The 63-year-old plane that struck power lines and plunged into Tulloch Reservoir on Sunday was registered to Trent F. Johnson, a Modesto resident and pilot who remains missing while Calaveras and Tuolumne county law enforcement work on raising the plane that lies 110 feet below the surface.

The Piper PA-11 single-engine had a valid certificate issued July 2012 through July 2021, according to Federal Aviation Administration records referenced Tuesday by the National Transportation Safety Board, the lead agency investigating the crash. The plane’s initial airworthiness date was Jan. 18, 1956.

Johnson’s private pilot certificate was issued May 5, 2010 and he was required to wear corrective lenses, according to FAA records.

The pilot was intending to fly into Modesto City-County Airport, said Thomas Reeves, a spokesperson for the airport, who emphasized he could not confirm Johnson’s identity. The Calaveras County Sheriff’s Office, lead local agency on the crash, has not identified the pilot or confirmed whether the pilot is dead.

Emergency operators received 13 reports of a plane going into the reservoir between 11:39 a.m. and 12:07 p.m. Sunday, according to Calaveras County sheriff’s staff. The plane was located about noon Monday near the Poker Flat area.

To recover the submerged aircraft, local law enforcement has contracted divers who are specifically trained to dive to depths greater than 100 feet, Lt. Anthony Eberhardt with the Calaveras County Sheriff’s Office said Tuesday. They plan to use air bags to lift the plane to the reservoir surface, and then hoist the plane onto a barge.

Tuolumne County has two boating division deputies on the reservoir maintaining a perimeter on the area of recovery and keeping other vessels out, so there is little water movement for the aircraft recovery teams, Sgt. Andrea Benson with Tuolumne County Sheriff’s Office said Tuesday.

The pilot was flying from Columbia Airport, where the Father’s Day Fly-In was under way, and he intended to fly over Tulloch Reservoir when the crash occurred, Johnson’s employer told The Modesto Bee. Johnson worked for Wilkey Industries, which is based in Turlock, according to the company owner Jack Wilkey.

Witnesses and Wilkey said Johnson’s plane did a flyby and a wing-dip for people watching before striking power lines and plummeting nose-first into the reservoir.

Johnson was married, a family man, and it was a tragedy he died on Father’s Day, pilot Cameron Glynn, a class of 2017 Sonora High School graduate now based in Modesto, told CBS 13 Sacramento. Glynn flies out of Modesto City-County Airport.

The power lines Johnson’s plane struck were not marked, but pilots know they fly at their own risk in open air space over a reservoir, Glynn said, adding that flying into any object is considered a critical pilot error.

Dennis Calavan, a pilot based in Columbia, said Tuesday he thought he’d spoken to Johnson on Sunday at the Father’s Day Fly-In but he learned Tuesday morning he was mistaken.

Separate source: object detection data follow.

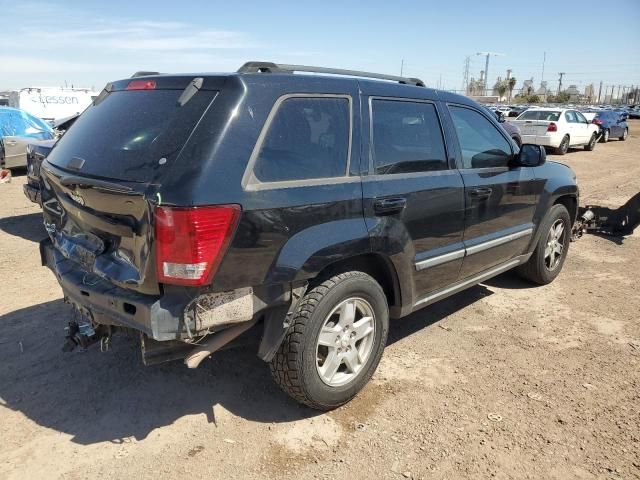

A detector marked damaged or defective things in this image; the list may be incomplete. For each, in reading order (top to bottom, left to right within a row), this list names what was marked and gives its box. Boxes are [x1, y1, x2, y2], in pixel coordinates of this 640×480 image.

broken tail light lens [156, 205, 241, 284]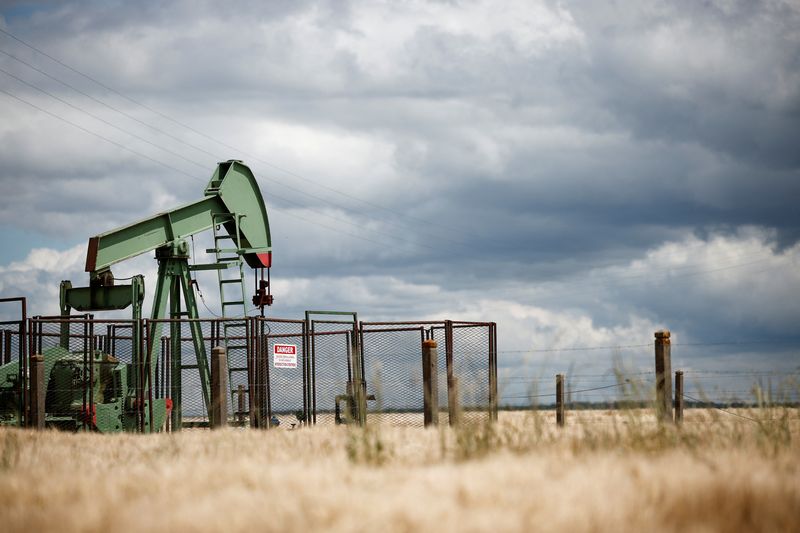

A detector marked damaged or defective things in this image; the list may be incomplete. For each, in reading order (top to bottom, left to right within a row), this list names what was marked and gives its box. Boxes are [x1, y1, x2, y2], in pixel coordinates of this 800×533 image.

rusty fence post [209, 344, 228, 428]
rusty fence post [422, 338, 440, 426]
rusty fence post [652, 330, 672, 422]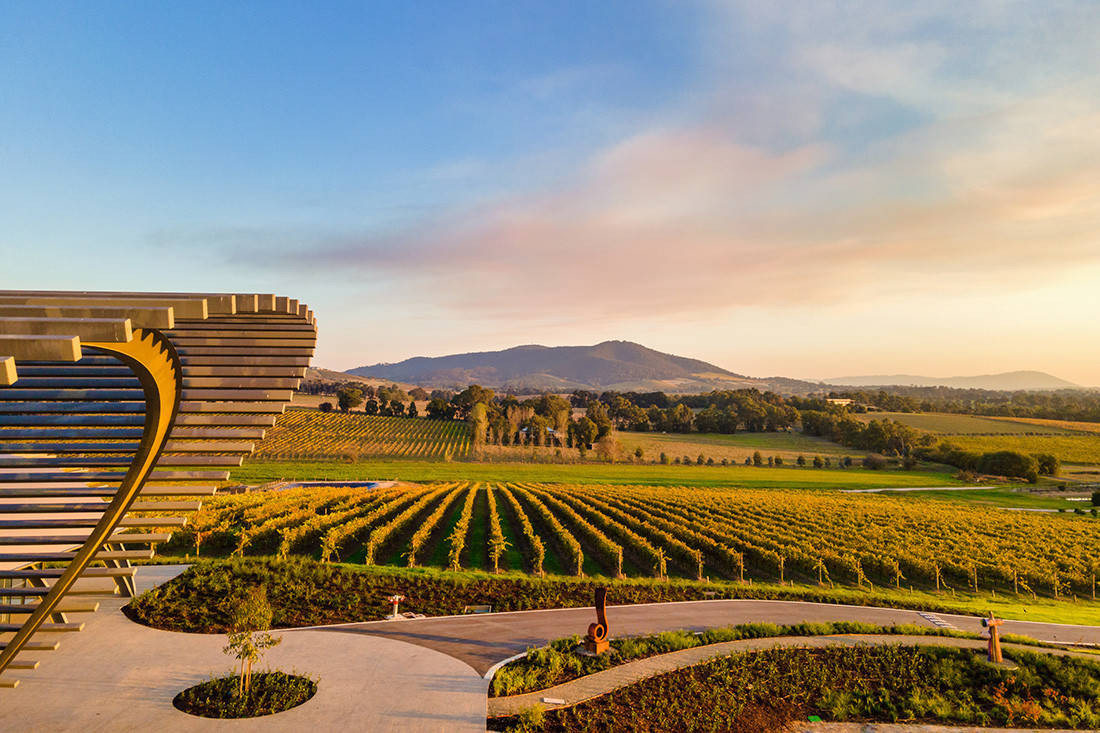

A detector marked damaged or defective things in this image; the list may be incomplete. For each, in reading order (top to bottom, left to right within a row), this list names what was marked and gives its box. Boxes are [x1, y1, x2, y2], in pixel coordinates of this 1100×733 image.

rusted metal sculpture [585, 585, 611, 651]
rusted metal sculpture [981, 611, 1007, 660]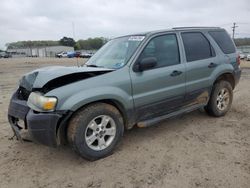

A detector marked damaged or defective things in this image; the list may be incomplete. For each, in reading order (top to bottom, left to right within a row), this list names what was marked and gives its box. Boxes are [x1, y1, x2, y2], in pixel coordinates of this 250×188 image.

damaged front end [7, 66, 113, 147]
crumpled hood [19, 65, 113, 91]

He said the power lines Johnson’s plane struck are well-known to pilots familiar with Tulloch Reservoir.

“I didn’t see him or speak to him, it was a different pilot I spoke to at the Fly-In,” Calavan said. “But I’ve flown that area on Tulloch before. You know about those lines, you look at them and you watch for them as you come around. He should have been familiar with it, he’s flown in that area before.”

Calavan said there’s a series of power lines, a group of lines, as many as five individual lines, and they’re not marked but maybe they should be. Power lines in other areas, like Altamont Pass, are marked, Calavan said.

“I feel bad for him and his family,” Calavan said. “That’s a sad thing he’ll never come home. It’s lucky there was nobody else.”

Benedict Stuth, the airport manager at Columbia Airport and an organizer of the Columbia Airport Father’s Day Fly-In, did not respond to calls for comment.

Outages from the plane striking power lines were reported from 11:41 a.m. Sunday onward, according to a Pacific Gas and Electric spokesperson. The outages and a shutoff for repairs affected more than 3,100 customers before power was restored before sundown Sunday.